:: Text ::
2015 war die Charedi-Konferenz zum Kennenlernen alleinstehender Berufstätiger die große Neuigkeit. Normalerweise gründen die Ultraorthodoxen sehr jung eine Familie. Die Kinder sind dann in Kinderkrippen und Kindergärten. Die älteren Geschwister kümmern sich um die jüngeren. Mathematik und Englisch, Kernfächer an den Schulen in Israel, werden in ultraorthodoxen Schulen nicht unterrichtet. Deshalb gibt es jetzt Versuche des Staates, dies zu ändern. Das Projekt „Ofek Chadash“ – „ein neuer Horizont“ verspricht denjenigen ultraorthodoxen Schulen finanzielle Unterstützung, die Englisch und Mathematik in ihr Kurrikulum aufnehmen.

Im Blick auf den Militärdienst ist festzustellen, dass auch ein großer Prozentsatz der säkularen Gesellschaft aus dem einen oder anderen Grund vom Militärdienst befreit ist – ganz abgesehen von den gut 20% arabischen Bürgern, die nicht der Wehrpflicht unterliegen, und von denen nur ein kleiner Teil die Möglichkeit eines alternativen Dienstes, etwa in sozialen Einrichtungen, wahrnimmt. Von den Arabern dienen vor allem Beduinen und Drusen aus Galiläa seit Generationen in der israelischen Armee und seit einiger Zeit auch eine kleine Zahl christlicher Araber.

Bevor wir uns mit den Argumenten für und gegen den Militärdienst der ultraorthodoxen Juden befassen, sollten wir uns in Erinnerung rufen, wie es überhaupt zu der Ausnahmeregelung für die Charedim gekommen ist. Als der Staat Israel 1948 gegründet wurde, gab es nur etwa 400 Talmudstudenten. Im Blick auf den Holocaust und die Tatsache, dass die religiösen Juden überdurchschnittlich von der Vernichtung des europäischen Judentums betroffen waren, erschien es sowohl der militärischen wie auch der politischen Führung des jüdischen Staates logisch, diese Studenten von der Wehrpflicht zu befreien. Trotzdem beteiligten sich viele von ihnen mutig an der Verteidigung in Jerusalem und an anderen Orten.
:::
__Fragen zum Material__
**A.** Beantworten Sie anhand des Textes über die Ultraorthodoxen in Israel die folgenden Fragen:
(i) Welche Kernfächer israelischer Schulen werden an ultraorthodoxen Schulen nicht unterrichtet?
(ii) Wie hoch ist laut Text der Anteil der arabischen Bürger, die nicht der Wehrpflicht unterliegen?
(iii) Wie viele Talmudstudenten gab es bei der Gründung des Staates Israel 1948?
**B.** Setzen Sie den Text über die Ultraorthodoxen und den Militärdienst nach seinem letzten Satz fort.
:: Bereitgestellte Daten ::
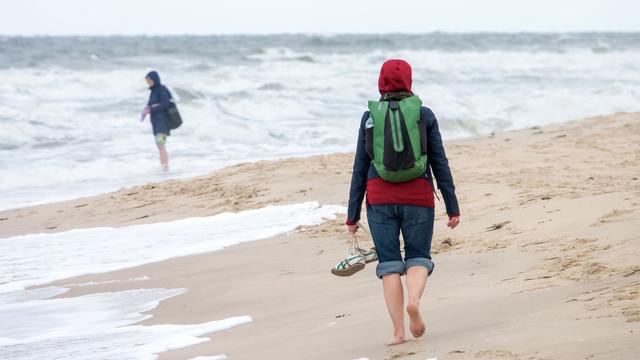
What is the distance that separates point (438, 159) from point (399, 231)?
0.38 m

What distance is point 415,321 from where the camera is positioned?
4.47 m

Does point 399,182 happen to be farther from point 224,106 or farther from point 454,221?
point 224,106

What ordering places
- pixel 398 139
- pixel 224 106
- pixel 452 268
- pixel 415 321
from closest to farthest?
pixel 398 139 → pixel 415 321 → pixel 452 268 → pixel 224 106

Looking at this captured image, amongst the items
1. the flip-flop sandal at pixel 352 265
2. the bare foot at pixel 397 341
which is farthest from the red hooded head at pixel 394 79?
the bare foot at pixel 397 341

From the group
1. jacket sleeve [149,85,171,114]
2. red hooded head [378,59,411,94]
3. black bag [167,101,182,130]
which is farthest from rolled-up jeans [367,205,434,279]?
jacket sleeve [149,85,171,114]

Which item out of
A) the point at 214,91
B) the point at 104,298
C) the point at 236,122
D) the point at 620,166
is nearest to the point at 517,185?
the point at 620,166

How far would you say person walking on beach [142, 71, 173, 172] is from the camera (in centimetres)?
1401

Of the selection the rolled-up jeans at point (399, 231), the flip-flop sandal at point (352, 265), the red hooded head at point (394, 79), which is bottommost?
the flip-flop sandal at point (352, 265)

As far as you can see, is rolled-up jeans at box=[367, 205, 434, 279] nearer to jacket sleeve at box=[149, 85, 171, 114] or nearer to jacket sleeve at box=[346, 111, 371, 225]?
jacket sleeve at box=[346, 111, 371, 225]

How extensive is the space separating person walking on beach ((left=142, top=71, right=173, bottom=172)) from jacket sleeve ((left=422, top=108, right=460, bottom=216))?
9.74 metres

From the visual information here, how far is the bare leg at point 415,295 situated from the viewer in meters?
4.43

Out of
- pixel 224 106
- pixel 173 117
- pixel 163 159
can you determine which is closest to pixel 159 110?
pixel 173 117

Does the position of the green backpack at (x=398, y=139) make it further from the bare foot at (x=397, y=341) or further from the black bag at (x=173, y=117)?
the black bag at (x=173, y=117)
:::
:: Bereitgestellte Daten ::
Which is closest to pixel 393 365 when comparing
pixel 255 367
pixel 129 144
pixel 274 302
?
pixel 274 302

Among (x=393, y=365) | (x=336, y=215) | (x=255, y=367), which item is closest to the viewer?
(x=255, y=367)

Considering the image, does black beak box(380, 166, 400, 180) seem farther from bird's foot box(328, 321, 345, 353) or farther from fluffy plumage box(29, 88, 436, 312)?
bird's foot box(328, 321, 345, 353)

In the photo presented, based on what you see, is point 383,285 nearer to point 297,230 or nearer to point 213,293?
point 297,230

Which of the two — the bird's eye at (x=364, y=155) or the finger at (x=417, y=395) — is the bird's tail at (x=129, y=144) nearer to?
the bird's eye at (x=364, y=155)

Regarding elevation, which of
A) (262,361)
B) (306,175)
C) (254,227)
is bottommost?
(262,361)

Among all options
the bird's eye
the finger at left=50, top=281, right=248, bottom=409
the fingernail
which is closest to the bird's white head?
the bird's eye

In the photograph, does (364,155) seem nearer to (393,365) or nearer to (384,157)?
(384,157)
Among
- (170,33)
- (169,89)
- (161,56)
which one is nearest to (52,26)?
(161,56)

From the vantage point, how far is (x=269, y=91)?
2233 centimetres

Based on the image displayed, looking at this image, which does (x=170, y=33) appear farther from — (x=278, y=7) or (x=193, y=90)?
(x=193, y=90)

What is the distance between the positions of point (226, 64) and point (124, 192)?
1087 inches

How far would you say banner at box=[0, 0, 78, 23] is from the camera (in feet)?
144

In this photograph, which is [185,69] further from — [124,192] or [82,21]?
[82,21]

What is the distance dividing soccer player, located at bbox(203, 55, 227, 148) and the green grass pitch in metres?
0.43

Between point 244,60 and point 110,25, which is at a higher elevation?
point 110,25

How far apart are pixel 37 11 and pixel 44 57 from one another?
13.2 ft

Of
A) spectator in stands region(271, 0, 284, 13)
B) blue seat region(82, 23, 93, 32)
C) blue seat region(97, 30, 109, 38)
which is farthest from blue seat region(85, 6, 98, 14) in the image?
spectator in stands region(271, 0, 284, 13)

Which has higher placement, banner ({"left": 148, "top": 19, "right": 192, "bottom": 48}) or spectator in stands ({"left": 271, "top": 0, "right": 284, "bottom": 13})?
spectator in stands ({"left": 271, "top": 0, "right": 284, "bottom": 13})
:::
:: Bereitgestellte Daten ::
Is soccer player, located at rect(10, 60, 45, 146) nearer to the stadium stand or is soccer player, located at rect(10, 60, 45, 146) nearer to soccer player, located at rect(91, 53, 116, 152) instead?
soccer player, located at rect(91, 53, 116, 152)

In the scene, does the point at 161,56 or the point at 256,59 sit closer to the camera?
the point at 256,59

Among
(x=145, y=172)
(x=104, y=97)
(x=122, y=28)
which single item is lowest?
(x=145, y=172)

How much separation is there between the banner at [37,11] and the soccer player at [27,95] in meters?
:::
__Antworten je Aufgabe__
**A.**
(i) Mathematik und Englisch
(ii) gut 20 %
(iii) etwa 400

**B.**
Im Laufe der Jahre ist die Zahl der Charedim dann schnell gewachsen. Sie heiraten sehr jung und nehmen Gottes erstes Gebot an die Menschheit, „Seid fruchtbar und mehret euch und füllet die Erde“, absolut ernst.

Kürzlich traf ich einen Freund auf der Post, der seinen Enkel auf dem Arm hatte. Dieser Großvater ist säkular, Vater von drei erwachsenen Söhnen. Ich fragte ihn, wie viele Enkel er denn jetzt schon habe, worauf er antwortete: „Ein Betrunkener zählt die Gläser nicht mehr!“ – um mir dann mit einem Lächeln zu erzählen, dass sein ältester Sohn, der sich für die ultraorthodoxe Lebensweise entschieden hat, elf Kinder hat.

Im Laufe der Jahre gab es auf der politischen Bühne immer wieder Bestrebungen, die Befreiung der Jeschiwa-Studenten von der Wehrpflicht anzusprechen. Mittlerweile gibt es etwa 63.000 ultraorthodoxe Talmudstudenten in Israel. Im Moment geht es nicht mehr um Gleichberechtigung und das Tragen der Last des Militärdienstes. Es geht darum, dass das Land in einem neuen Krieg um seine Existenz schlicht mehr Soldaten braucht.

Israel sieht sich im Kampf an sieben Fronten: 1. Im Gazastreifen und 2. In den palästinensischen Autonomiegebieten in Judäa und Samaria gegen die Hamas, den Islamischen Dschihad und andere Terrorgruppen. 3. Gegen die Hisbollah im Libanon. 4. Gegen die Huthis aus dem Jemen. Dann 5. gegen pro-iranische Milizen in Syrien und 6. Im Irak. Und schließlich 7. Gegen den Iran.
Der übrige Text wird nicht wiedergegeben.